In May 2023, Dr Estrella Sendra conducted participant observation at the Festival Saint-Louis Docs, and further attended other music festivals, including Festival Stereo Africa, Back to the Roots Festival, and Saint Louis Jazz Festival. Throughout her work, she has been exploring Senegal’s audience-centred curatorial approach, so-called spatial decentralisation.
This collaborative, rather than competitive, approach to leadership by Senegalese film festivals has allowed the filmmakers to tailor their own audiences and direct films that can fill of cinemas. Since 2015, many new cinema theatres have opened in Senegal and a lot of work has been done to reopen the ones closed following a period of crisis in the 1970s and 1980s. In November 2023, Dr Estrella Sendra will be publishing a journal article on this topic, referencing an African women film festival in Senegal. Traveling to Audiences: The Decentralization of Festival Spaces at the Festival Films Femmes Afrique in Senegal will be part of the Journal of Festive Studies (volume 5 number 1).
Through her academic focus on Senegal, Dr Estrella Sendra aspires to encourage researchers to think about creative industries in a more comprehensive and intersectional way with consideration of race and precarity.
‘Diversity is one thing, another is pluralism – which is when we are ready to embrace our diversity and do something about it.’

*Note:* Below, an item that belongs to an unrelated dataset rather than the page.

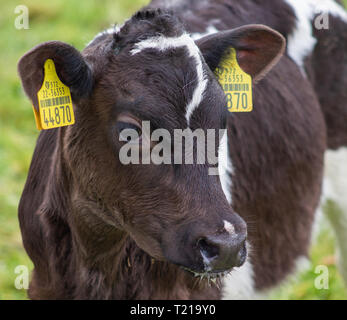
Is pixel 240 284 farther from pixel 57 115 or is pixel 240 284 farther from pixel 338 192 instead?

‘I aim to make studies on cultural and creative industries more plural, more complex, more intersectional. People often learn about creative industries based on the examples of Europe and the UK, but it is extremely useful to look at Senegal, at Africa and think about how things are done over there. The world is much more plural than we think’.
Dr Estrella Sendra’s research project ‘Decolonizing Film Festival Research in a Post-Pandemic World’ is supported by the Government of Canada’s New Frontiers in Research Fund (NFRF).